PROBLEM REQUIREMENTS: The entries below contain a line with "Vietnam;Lao, site loc_0843, 2018-09-29" and a line with "category: gazellethomsons". Retype exactly everything from the first down to the second, both included, and nothing else.

-------------------------

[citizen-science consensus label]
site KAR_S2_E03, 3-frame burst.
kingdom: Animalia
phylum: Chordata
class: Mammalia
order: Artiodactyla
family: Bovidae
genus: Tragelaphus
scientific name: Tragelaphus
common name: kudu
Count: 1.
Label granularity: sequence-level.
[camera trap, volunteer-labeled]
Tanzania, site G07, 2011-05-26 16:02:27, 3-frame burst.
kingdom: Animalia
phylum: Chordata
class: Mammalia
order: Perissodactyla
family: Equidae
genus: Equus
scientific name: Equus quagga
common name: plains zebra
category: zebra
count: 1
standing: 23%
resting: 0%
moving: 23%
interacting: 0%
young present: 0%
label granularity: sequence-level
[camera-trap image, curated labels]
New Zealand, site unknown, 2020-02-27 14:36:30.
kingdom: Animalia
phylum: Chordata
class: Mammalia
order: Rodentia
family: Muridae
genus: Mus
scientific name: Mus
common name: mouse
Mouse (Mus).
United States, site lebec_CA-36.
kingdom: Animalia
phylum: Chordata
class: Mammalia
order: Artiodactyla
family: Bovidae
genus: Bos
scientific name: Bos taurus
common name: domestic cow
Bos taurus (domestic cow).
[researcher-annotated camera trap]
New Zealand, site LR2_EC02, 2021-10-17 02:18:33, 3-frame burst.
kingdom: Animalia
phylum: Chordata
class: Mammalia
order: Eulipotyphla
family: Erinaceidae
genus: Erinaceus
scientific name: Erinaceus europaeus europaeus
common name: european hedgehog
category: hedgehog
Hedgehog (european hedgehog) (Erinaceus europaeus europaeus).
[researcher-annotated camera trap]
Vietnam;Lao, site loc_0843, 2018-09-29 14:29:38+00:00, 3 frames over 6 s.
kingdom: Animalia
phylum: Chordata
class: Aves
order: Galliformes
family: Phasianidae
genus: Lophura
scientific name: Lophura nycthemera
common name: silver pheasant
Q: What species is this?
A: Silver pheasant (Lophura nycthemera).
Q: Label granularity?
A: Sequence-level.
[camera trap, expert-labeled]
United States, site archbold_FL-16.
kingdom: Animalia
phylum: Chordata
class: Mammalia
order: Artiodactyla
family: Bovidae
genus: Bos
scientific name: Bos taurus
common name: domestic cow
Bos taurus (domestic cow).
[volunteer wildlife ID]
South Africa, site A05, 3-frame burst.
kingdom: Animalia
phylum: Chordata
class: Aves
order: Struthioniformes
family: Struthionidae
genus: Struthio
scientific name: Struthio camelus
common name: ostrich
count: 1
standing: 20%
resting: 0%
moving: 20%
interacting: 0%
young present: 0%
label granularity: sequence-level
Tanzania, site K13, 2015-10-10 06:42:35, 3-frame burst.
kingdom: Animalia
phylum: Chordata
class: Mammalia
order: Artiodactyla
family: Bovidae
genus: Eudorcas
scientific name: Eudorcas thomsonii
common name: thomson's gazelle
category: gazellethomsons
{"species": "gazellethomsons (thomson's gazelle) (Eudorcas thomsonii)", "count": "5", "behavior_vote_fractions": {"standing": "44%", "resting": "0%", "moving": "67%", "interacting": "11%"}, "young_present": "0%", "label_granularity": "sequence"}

-------------------------

RESPONSE:
Vietnam;Lao, site loc_0843, 2018-09-29 14:29:38+00:00, 3 frames over 6 s.
kingdom: Animalia
phylum: Chordata
class: Aves
order: Galliformes
family: Phasianidae
genus: Lophura
scientific name: Lophura nycthemera
common name: silver pheasant
Q: What species is this?
A: Silver pheasant (Lophura nycthemera).
Q: Label granularity?
A: Sequence-level.
[camera trap, expert-labeled]
United States, site archbold_FL-16.
kingdom: Animalia
phylum: Chordata
class: Mammalia
order: Artiodactyla
family: Bovidae
genus: Bos
scientific name: Bos taurus
common name: domestic cow
Bos taurus (domestic cow).
[volunteer wildlife ID]
South Africa, site A05, 3-frame burst.
kingdom: Animalia
phylum: Chordata
class: Aves
order: Struthioniformes
family: Struthionidae
genus: Struthio
scientific name: Struthio camelus
common name: ostrich
count: 1
standing: 20%
resting: 0%
moving: 20%
interacting: 0%
young present: 0%
label granularity: sequence-level
Tanzania, site K13, 2015-10-10 06:42:35, 3-frame burst.
kingdom: Animalia
phylum: Chordata
class: Mammalia
order: Artiodactyla
family: Bovidae
genus: Eudorcas
scientific name: Eudorcas thomsonii
common name: thomson's gazelle
category: gazellethomsons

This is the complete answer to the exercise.